On Berg’s recent tuition increase
Some people believe that increasing Muhlenberg’s tuition and fees is necessary for maintaining the quality of our school and for improving it for the students. However, that could not be further from the truth. Nationwide, the high cost of attending college is nothing short of a crisis. College tuition increases are responsible for America’s current student loan debt exceeding $1.3 trillion dollars, and that number is only increasing. In fact, in the last 25 years, college tuitions have gone up by a staggering 440 percent, while the consumer price index has increased by 115 percent. The consumer price index is commonly used to track inflation; it measures the average prices of goods and services purchased daily. Had tuition hikes been consistent with the rate of inflation, students today would be paying on average $21,000 per year for college, not over $62,000.
So, one might wonder, where has all that money gone? Well it hasn’t gone to the professors or students; it’s gone straight to the administration. Between 1993 and 2007, nationwide enrollment in colleges went up by 14.5 percent, while administrative expenses disproportionately surged by 61 percent. Muhlenberg is no exception. For example, the Dean of Students’ office is currently looking for candidates for their new “Health and Wellness Prevention Specialist” position, one that will pay a salary of $60,000 per year, plus benefits. Positions like these are well intentioned, but unfortunately add significantly to administrative over- head costs that the students have to pay.
This trend of colleges growing their administration unnecessarily large is part of a destructive business model that empowers the board of trustees and the administration to consistently raise tuitions without input from the students or faculty. Colleges have the luxury of simply raising their price because of the availability of capital through government-backed student loans and other sources, and because most other colleges have jumped on the bandwagon and continuously raised their prices. Some of these schools include Lehigh University, Bucknell University, Franklin and Marshall College and Lafayette University. President Williams has in the past touted that Muhlenberg’s charges compare favorably to these schools, which is nominally true. Lehigh’s student charges for next year are $63,075, only $945 more than Muhlenberg’s $62,130. That’s a marginal difference, and is hardly favorable. However, what President Williams did not mention is that our new tuition compares quite unfavorably to that of other Lehigh Valley schools, such as Moravian College. Moravian’s tuition is $55,526, which amounts to 10% less than Muhlenberg’s. Additionally, it’s important to recognize that this is a 5% hike in tuition and fees. If you take a marketing course at Muhlenberg, they will teach you how companies use the “$1.99” pricing strategy, which causes people to perceive the price as lower by rounding down to $1, when in reality the price is $2. The same thing is happening here; the College wants us to perceive this as a lower increase than it actually is.

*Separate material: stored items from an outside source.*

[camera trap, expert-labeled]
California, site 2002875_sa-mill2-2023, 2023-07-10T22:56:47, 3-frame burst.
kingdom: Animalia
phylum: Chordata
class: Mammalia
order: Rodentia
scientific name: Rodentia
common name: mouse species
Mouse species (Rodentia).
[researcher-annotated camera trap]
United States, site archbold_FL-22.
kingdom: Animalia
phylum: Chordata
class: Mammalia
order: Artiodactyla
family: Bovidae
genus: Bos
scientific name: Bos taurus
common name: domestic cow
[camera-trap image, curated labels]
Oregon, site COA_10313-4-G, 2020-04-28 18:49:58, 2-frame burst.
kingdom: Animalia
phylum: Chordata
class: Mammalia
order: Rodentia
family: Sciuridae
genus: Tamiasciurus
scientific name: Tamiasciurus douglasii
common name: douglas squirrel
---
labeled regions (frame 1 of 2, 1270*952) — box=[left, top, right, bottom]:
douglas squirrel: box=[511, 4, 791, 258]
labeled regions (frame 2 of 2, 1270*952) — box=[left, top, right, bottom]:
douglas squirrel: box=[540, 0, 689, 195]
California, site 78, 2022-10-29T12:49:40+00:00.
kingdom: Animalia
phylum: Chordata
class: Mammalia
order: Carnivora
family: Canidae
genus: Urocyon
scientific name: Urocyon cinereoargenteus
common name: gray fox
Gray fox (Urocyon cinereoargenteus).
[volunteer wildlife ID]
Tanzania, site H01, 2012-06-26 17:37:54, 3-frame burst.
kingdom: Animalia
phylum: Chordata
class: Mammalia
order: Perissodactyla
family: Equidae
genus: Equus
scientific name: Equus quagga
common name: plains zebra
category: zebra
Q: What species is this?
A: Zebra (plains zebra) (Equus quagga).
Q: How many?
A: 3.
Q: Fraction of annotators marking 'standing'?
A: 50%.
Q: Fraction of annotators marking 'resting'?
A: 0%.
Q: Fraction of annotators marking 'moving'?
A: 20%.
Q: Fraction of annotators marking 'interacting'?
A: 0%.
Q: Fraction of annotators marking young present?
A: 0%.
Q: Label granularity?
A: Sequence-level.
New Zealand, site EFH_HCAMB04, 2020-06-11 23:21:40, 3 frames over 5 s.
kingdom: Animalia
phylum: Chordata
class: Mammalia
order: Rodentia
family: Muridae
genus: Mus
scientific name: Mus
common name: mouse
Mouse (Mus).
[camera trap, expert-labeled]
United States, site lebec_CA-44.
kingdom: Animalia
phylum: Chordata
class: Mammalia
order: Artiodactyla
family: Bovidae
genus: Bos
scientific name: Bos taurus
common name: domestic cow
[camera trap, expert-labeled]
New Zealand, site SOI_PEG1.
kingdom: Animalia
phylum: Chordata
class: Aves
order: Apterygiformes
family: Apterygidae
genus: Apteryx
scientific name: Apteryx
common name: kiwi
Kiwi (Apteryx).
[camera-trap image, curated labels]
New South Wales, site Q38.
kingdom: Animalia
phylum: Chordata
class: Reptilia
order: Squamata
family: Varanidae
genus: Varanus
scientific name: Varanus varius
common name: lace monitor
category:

Muhlenberg prides itself on cultivating its students to be leaders. However, what kind of example is the College setting by being a follower and raising its prices just like most other colleges? Also, not all schools relentlessly raise their price. For example, Sewanee University in Tennessee, one of the top 50 Liberal Arts colleges in America, lowered its tuition by 10 percent to $41,500 in 2011. Sewanee then went on to freeze its tuition for their class of 2016 students. Similarly, Mount Holyoke College in Massachusetts has also frozen their tuition in the past. Colleges like these are doing what most schools don’t do; they are recognizing the unsustainable trend of colleges persistently raising their price to outrageous levels and are doing something about it.
So what can us students do about this? To start, we need to speak out against the 5% increase. Send a letter to the President, go to a Student Government meeting and speak out against it, organize a protest, etc. The board of trustees and the administration would love it if we were silent about this and just let them unfairly make us pay thousands of more dollars to the school per year. Remember that the administration works for the students, not for themselves. We also need to join forces with the parents, many of whom help fund their children’s education. Since we pay to go here, we have the power to say “no” to an increase, and the time to do that is now. We need to demand that Muhlenberg rescind the 5% increase, and then freeze the tuition rate so that it remains at its current level. Moreover, we need to demand that our school take serious steps at reducing its cost of attendance, which would ease the financial burden on families. If Muhlenberg truly wants us to be leaders, then our school should lead by example in their field through refusing to contribute to America’s destructive education price bubble.